Alors oui, les candidats de cette année peuvent paraître médiocres, mais il ne s’agit pas d’une simple question de personnes. Ni même d’un problème de structures politiques. L’époque des petits pas est révolue. Les primaires n’ont pas réussi à sauver les vieux partis de gouvernement. Au contraire, en éliminant Juppé au profit de Fillon, elles semblent même avoir accéléré leur chute programmée. Et l’émergence d’Emmanuel Macron et d’En Marche ! Ou les succès de la France insoumise n’ont pas chassé l’impression généralisée de déliquescence.
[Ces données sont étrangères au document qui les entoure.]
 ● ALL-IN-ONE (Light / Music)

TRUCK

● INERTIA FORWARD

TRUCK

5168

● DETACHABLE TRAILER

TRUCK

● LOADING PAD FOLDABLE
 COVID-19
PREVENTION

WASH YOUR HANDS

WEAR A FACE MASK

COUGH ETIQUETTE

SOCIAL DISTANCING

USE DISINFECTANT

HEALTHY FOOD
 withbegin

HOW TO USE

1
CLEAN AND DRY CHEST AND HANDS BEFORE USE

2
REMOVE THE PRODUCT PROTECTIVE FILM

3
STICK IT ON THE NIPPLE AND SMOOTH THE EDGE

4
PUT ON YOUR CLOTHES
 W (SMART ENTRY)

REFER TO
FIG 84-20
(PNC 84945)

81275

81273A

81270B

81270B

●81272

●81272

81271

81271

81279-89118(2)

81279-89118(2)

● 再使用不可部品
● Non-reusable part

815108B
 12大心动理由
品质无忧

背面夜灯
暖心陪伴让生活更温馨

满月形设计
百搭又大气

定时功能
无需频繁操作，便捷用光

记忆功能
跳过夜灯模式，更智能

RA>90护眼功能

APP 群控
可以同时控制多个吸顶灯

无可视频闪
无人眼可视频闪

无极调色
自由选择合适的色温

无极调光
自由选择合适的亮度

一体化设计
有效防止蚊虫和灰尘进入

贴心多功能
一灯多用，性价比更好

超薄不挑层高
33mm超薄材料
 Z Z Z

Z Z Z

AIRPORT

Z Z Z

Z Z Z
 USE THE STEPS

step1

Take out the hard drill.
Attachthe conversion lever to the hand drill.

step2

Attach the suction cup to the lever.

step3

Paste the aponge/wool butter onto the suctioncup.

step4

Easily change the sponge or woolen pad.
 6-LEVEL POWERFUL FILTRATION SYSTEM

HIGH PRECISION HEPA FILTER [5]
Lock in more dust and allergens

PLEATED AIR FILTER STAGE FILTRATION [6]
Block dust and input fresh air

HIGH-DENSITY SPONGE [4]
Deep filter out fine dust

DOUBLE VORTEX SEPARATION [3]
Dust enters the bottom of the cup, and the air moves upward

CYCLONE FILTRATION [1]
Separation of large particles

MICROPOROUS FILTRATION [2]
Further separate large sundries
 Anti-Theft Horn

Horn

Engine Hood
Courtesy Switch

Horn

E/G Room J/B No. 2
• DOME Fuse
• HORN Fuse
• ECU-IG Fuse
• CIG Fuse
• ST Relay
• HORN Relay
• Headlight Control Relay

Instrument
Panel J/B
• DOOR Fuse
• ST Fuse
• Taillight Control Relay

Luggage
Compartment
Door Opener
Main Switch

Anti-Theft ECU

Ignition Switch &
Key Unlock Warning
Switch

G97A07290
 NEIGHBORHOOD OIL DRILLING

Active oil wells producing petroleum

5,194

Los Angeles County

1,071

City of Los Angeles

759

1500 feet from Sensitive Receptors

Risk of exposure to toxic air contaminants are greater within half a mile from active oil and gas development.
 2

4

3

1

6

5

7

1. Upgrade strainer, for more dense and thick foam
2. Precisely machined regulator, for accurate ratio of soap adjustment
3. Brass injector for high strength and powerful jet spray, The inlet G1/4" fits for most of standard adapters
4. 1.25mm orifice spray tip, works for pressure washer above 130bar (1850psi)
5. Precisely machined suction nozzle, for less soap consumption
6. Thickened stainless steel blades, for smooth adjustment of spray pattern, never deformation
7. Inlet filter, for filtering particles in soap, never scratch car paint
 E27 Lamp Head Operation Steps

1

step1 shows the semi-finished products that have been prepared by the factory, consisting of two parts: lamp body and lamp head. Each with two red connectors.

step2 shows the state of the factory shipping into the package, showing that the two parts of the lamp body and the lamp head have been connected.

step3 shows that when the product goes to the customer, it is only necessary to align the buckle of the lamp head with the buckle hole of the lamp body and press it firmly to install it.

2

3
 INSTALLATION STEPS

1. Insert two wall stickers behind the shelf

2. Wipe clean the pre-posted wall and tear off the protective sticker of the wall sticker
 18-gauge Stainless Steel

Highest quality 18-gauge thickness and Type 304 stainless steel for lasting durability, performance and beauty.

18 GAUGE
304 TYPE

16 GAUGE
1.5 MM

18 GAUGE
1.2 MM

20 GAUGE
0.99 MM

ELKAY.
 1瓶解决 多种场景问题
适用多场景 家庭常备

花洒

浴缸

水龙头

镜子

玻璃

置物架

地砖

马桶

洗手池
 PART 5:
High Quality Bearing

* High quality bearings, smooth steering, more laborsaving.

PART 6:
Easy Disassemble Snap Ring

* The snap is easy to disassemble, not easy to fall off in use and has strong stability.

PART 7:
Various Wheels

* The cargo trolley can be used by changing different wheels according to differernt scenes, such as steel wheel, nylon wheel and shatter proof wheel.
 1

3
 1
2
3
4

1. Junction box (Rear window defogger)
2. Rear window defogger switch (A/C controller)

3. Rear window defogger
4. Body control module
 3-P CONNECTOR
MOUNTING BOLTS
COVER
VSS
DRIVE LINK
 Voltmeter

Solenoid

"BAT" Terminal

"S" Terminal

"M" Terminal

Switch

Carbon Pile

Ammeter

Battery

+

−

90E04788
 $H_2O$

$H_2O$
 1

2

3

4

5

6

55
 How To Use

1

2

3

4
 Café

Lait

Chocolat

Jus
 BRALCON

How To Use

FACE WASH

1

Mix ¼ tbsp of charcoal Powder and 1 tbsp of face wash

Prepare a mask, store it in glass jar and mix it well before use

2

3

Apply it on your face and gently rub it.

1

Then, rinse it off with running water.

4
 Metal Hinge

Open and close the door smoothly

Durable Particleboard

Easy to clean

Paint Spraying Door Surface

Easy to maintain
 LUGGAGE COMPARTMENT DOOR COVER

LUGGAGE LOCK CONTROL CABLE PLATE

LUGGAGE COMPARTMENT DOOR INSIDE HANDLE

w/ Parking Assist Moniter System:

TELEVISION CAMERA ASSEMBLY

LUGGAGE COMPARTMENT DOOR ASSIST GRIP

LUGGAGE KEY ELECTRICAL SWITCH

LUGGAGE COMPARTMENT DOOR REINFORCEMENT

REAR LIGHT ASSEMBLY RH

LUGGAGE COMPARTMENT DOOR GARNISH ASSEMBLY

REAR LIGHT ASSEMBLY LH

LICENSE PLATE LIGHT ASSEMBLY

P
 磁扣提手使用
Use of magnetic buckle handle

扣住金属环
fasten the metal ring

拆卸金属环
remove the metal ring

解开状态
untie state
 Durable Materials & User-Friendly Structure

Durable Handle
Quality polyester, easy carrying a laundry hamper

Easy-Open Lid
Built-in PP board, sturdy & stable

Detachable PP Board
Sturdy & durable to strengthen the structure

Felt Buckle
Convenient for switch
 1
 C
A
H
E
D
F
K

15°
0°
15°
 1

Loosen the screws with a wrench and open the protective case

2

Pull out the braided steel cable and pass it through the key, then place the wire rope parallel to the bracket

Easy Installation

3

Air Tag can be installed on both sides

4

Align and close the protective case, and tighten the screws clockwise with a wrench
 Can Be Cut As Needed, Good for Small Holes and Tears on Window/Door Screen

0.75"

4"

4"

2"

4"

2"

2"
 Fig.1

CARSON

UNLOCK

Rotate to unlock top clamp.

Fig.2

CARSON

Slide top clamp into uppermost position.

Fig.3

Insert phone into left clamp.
Car la crise que nous traversons est structurelle. Et deux voies seulement s’ouvrent à nous, deux voies qui sont l’une comme l’autre des changements de paradigme, des révolutions : le triomphe de l’autoritarisme ou un nouveau contrat social et civique qui implique le changement non seulement des leaders et des partis, mais du cadre lui-même dans lequel ces leaders et ces partis s’affrontent et se succèdent aux responsabilités. La version française du trumpisme et du poutinisme ou le renouvellement en profondeur de notre démocratie.
Oui, on se réveillera !

Oui, on sortira de cette torpeur qui, pour un tel peuple,

est la honte; et quand la France sera réveillée,

quand elle ouvrira les yeux, quand elle distinguera,

quand elle verra ce qu'elle a devant elle et à côté d'elle, 

elle reculera, cette France, avec un frémissement terrible,

devant ce monstrueux forfait qui a osé l'épouser 

dans les ténèbres et dont elle a partagé le lit.

Alors l'heure suprême sonnera.

Victor Hugo
En bref : La débâcle de l’idée républicaine ou une nouvelle République. New deal or not new deal ? That is the question.